Testo di partenza -
18 giugno 2014
La Lombardia accelera sulla medicina di genere. Ma che cos’è la medicina di genere? È quella branca della ricerca biomedica che tiene conto – nella produzione dei farmaci, nella diagnosi e nell’individuazione dei trattamenti – delle differenze sia sessuali (intese come differenze anatomiche e fisiologiche) sia prettamente di genere (intese come differenze legate ai condizionamenti culturali, ambientali e socio-economici) tra uomini e donne. Con due recenti delibere di giunta (la dgr X/1796 dell’8 maggio e la dgr X/1845 del 16 maggio), la Regione ha inserito la clinica “gender oriented” tra gli obiettivi che i direttori generali di ospedali e Asl sono chiamati a perseguire per il 2014. È la prima regione in Italia a muoversi in questa direzione.
Nell’attesa che anche a Roma – dove dallo scorso agosto è depositata una legge sulla medicina di genere che per il momento non è stata ancora calendarizzata – si smuova qualcosa. Le ultime due delibere precedono la dgr X/1845 del 20 dicembre 2013 (che inserisce la medicina di genere nelle regole di programmazione) e i riferimenti contenuti nel Piano regionale di sviluppo, trasformando l’approccio gender-oriented in obiettivo concreto da raggiungere per i direttori generali. Come?

Record forniti -
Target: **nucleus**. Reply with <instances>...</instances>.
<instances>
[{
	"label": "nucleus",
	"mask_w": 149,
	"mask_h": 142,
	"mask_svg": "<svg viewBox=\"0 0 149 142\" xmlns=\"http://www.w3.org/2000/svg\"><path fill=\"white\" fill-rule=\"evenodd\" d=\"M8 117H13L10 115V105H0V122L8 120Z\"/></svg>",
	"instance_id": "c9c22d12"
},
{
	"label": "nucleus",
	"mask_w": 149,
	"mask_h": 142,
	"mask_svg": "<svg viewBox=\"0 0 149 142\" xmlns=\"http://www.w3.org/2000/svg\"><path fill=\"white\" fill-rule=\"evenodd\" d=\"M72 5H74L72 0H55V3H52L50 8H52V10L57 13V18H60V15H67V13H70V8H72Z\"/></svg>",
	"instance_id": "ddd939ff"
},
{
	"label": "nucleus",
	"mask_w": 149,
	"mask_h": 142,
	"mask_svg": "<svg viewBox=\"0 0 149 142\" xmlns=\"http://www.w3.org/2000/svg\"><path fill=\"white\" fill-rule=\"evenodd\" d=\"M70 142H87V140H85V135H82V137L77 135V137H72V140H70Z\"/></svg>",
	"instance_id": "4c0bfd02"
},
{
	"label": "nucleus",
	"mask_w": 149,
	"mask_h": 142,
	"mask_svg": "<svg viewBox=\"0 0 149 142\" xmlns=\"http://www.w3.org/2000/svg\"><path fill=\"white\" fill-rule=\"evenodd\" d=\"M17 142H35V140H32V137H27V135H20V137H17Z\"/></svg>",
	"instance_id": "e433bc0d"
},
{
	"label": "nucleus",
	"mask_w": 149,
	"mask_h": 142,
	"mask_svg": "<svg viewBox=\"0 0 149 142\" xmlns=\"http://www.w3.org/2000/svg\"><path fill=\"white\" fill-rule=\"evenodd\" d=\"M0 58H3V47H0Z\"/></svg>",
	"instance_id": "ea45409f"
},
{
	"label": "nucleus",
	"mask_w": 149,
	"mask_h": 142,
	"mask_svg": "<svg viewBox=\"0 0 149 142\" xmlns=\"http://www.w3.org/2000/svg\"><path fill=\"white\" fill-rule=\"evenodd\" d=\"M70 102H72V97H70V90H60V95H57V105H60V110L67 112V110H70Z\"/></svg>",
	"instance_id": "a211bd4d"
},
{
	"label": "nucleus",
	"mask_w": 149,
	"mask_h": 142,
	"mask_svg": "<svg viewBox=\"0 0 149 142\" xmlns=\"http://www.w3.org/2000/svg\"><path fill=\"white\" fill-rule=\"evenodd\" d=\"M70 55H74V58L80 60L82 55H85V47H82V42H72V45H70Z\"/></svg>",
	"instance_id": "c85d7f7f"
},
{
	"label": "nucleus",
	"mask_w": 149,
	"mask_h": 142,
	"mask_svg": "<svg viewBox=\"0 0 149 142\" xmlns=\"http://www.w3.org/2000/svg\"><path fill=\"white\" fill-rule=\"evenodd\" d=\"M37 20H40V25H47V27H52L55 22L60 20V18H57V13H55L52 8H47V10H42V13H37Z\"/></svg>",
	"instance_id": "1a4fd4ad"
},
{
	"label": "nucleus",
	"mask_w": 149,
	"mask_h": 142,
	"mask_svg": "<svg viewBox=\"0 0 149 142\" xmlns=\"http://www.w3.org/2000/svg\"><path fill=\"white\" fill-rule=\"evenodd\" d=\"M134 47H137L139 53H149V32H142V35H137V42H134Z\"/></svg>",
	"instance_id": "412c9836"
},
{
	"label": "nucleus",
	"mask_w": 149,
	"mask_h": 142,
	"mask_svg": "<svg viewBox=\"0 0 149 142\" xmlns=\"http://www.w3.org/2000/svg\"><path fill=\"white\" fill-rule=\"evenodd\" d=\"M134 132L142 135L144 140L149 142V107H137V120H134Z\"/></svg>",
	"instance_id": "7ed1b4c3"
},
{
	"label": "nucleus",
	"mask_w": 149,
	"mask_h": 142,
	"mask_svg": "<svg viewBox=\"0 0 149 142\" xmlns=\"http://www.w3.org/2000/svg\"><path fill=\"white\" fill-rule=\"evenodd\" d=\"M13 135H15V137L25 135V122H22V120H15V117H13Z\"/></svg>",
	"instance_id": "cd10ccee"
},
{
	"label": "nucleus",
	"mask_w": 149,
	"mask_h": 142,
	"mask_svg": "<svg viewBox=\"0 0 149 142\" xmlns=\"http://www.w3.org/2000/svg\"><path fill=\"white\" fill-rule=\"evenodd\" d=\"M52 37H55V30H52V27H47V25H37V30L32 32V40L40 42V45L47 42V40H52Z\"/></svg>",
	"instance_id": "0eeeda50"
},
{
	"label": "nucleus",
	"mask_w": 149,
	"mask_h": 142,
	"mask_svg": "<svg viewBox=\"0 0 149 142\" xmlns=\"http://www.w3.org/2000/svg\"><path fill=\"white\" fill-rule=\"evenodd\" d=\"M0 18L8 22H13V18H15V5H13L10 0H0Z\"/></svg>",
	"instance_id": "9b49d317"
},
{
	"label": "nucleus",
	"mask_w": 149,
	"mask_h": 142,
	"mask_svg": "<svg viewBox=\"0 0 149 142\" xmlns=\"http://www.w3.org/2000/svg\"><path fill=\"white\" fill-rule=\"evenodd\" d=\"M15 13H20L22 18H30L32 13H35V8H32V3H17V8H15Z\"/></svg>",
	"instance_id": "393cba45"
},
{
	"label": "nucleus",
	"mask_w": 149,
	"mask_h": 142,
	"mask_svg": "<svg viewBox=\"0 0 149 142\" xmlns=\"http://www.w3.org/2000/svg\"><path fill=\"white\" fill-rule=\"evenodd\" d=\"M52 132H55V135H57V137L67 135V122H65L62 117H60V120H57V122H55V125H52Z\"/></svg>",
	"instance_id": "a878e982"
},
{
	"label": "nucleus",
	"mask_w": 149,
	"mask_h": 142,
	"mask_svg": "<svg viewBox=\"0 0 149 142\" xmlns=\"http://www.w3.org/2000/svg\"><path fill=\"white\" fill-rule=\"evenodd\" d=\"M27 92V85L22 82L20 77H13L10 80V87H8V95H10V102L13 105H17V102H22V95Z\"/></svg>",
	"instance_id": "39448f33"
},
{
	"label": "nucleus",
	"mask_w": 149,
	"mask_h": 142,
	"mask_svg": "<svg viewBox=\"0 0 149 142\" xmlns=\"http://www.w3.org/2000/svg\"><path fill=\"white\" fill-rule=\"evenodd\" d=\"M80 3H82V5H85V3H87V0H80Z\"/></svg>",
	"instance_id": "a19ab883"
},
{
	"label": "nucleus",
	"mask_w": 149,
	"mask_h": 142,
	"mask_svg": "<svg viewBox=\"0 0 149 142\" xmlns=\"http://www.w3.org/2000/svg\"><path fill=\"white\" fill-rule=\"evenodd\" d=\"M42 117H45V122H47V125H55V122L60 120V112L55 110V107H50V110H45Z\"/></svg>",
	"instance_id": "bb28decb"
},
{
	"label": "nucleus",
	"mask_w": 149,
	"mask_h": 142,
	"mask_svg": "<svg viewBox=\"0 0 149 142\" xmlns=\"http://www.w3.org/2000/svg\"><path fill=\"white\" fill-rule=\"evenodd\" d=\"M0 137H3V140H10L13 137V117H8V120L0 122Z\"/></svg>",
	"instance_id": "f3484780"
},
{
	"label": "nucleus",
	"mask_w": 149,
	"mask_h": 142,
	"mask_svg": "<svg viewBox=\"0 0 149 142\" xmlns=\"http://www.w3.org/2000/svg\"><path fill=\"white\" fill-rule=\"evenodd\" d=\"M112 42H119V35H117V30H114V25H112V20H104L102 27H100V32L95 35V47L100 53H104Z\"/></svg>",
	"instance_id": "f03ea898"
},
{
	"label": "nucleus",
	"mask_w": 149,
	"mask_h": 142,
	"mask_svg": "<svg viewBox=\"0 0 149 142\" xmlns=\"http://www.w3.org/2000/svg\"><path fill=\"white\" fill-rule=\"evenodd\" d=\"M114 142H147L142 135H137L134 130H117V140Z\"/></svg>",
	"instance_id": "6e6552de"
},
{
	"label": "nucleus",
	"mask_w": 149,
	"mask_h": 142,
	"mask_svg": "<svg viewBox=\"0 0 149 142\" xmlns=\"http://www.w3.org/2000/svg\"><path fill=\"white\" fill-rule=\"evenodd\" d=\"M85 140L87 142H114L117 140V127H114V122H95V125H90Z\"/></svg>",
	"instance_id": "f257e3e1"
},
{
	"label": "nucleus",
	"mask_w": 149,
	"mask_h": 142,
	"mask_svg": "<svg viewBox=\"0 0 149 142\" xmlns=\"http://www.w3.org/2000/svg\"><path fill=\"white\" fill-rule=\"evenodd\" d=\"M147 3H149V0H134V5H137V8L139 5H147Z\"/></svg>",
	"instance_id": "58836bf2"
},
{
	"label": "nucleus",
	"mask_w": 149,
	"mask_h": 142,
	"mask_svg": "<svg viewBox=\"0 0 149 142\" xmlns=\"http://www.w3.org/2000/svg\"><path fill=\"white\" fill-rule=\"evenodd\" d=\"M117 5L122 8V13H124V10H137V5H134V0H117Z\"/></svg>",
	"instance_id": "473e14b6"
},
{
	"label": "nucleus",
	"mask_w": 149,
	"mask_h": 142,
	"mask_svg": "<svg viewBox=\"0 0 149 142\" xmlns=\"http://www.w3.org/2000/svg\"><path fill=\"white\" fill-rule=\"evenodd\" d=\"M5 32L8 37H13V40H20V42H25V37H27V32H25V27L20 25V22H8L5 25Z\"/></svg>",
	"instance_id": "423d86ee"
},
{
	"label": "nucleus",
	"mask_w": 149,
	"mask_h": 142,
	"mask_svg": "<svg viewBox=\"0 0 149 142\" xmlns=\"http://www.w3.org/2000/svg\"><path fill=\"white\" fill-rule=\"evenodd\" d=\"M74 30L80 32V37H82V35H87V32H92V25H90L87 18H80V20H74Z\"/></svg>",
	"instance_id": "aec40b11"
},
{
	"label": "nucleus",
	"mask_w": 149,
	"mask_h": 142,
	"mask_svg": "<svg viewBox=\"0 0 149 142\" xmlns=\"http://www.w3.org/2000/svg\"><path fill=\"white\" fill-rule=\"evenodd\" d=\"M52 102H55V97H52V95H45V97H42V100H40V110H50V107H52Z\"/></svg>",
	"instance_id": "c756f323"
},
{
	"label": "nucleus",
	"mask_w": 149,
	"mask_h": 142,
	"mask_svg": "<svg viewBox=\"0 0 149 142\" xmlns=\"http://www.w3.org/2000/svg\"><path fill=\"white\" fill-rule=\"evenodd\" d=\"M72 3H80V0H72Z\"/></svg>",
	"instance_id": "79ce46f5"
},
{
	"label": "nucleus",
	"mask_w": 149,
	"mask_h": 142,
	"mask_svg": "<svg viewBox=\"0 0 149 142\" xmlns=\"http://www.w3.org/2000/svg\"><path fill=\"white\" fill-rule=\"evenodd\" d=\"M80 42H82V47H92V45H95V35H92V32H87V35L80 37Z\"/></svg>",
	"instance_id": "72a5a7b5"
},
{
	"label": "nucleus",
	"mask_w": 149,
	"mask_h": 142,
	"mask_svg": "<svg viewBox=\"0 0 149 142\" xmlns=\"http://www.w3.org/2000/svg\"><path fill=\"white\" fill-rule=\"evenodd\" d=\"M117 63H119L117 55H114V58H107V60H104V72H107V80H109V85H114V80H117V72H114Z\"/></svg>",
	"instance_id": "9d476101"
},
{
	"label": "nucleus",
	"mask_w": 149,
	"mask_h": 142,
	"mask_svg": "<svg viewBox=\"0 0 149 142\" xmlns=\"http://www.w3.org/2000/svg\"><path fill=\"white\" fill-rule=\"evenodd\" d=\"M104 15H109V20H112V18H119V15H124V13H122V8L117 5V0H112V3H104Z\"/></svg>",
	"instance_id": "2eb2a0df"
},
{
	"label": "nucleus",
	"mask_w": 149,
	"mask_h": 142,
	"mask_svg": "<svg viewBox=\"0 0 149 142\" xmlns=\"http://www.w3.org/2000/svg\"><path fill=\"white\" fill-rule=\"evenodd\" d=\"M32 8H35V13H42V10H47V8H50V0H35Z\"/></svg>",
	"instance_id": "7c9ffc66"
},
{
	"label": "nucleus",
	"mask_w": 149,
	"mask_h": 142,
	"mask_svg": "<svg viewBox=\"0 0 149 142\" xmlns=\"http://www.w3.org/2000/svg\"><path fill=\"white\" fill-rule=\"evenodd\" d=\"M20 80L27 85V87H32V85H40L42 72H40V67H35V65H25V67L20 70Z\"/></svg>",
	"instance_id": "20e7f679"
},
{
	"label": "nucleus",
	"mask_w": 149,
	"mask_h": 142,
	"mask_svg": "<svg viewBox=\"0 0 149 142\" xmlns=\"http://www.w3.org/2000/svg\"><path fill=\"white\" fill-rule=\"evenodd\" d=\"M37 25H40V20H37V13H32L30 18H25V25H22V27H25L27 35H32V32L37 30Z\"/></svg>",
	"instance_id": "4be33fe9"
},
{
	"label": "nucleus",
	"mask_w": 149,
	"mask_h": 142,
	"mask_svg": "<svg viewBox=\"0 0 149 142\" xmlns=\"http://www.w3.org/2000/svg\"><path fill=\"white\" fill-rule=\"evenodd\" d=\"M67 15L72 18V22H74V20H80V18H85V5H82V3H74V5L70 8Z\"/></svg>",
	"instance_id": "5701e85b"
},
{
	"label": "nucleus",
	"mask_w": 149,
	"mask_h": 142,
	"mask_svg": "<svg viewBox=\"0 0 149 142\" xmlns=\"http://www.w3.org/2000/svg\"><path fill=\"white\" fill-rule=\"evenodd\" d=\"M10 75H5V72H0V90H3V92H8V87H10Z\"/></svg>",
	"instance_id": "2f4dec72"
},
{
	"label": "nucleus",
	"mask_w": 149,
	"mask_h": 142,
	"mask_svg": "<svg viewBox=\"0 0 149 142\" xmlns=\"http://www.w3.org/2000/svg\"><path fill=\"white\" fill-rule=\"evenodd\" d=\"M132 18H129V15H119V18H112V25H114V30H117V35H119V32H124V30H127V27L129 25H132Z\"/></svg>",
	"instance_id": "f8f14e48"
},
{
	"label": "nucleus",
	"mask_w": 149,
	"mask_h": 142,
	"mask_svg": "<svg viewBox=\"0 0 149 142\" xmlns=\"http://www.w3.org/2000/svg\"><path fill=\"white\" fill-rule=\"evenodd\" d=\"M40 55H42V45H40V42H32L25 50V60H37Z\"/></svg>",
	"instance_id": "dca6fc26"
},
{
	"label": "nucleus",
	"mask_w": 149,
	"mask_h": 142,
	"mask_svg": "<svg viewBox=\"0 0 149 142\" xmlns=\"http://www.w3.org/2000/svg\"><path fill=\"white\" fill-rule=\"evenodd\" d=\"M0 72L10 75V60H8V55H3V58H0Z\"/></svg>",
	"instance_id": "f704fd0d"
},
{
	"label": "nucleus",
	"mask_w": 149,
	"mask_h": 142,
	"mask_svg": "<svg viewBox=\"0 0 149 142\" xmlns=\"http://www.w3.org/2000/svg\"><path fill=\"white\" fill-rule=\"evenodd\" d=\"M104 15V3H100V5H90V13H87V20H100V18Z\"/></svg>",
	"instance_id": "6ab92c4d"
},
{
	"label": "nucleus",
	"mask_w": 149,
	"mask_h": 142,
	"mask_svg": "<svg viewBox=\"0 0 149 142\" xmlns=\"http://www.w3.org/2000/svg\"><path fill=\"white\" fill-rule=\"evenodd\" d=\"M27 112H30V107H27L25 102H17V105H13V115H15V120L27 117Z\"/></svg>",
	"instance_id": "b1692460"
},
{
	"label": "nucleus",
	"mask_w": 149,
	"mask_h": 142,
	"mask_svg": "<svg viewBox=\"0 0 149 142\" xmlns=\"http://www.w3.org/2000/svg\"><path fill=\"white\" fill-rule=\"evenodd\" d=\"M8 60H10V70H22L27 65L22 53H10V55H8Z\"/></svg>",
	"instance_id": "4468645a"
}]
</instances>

Dettagli del compito -
Trascrivi senza modifiche, dal testo sulla medicina di genere, il tratto da "Nell’attesa che anche" fino a "direttori generali. Come?".

Esito finale -
Nell’attesa che anche a Roma – dove dallo scorso agosto è depositata una legge sulla medicina di genere che per il momento non è stata ancora calendarizzata – si smuova qualcosa. Le ultime due delibere precedono la dgr X/1845 del 20 dicembre 2013 (che inserisce la medicina di genere nelle regole di programmazione) e i riferimenti contenuti nel Piano regionale di sviluppo, trasformando l’approccio gender-oriented in obiettivo concreto da raggiungere per i direttori generali. Come?